Gently plucked folksy guitars, trickling beats, assured vocals spinning confessional tales of hope, heartache and empowerment. Songs written with Aaron Dessner of The National, string arrangements by Rob Moose. Guest appearances by Justin Vernon, Jack Antonoff and Taylor Swift. We are in a phase of pop music that is either becoming generic and homogenised, overseen by the same cadre of songwriters and producers, or forging something different, an appealing tangent to what’s already out there.
Gracie Abrams (whose father, incidentally, is the film director JJ Abrams) is an American songwriter in her mid-20s who wrote her official debut album, Good Riddance, from 2023, with Dessner, so whatever creative template we have on The Secret of Us has been in place for a few years. The template produces results adjacent to the likes of Swift and Olivia Rodrigo (and a few others), but Abrams delivers music that connects.
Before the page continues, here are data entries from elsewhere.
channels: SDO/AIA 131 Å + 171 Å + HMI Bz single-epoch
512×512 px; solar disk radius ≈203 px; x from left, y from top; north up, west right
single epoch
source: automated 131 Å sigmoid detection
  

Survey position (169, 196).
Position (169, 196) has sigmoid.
Dessner has provided musical beds for Abrams’s lyrics to rest on. Smart admissions are everywhere. From disdainful thoughts about previous boyfriends (“If she’s got a pulse, she meets your standards now?” she sings on Blowing Smoke) to insights about spending time with them (“I waste my 20s on random men, not one of them is tougher than all my friends, and I hate to leave him bleedin’, but I know, know what I’m leavin’ for ...” as Tough Love goes), Abrams outlines the lives and loves of everysomethings in a series of diaristic indie-pop songs that will take some beating for their integrity and directness.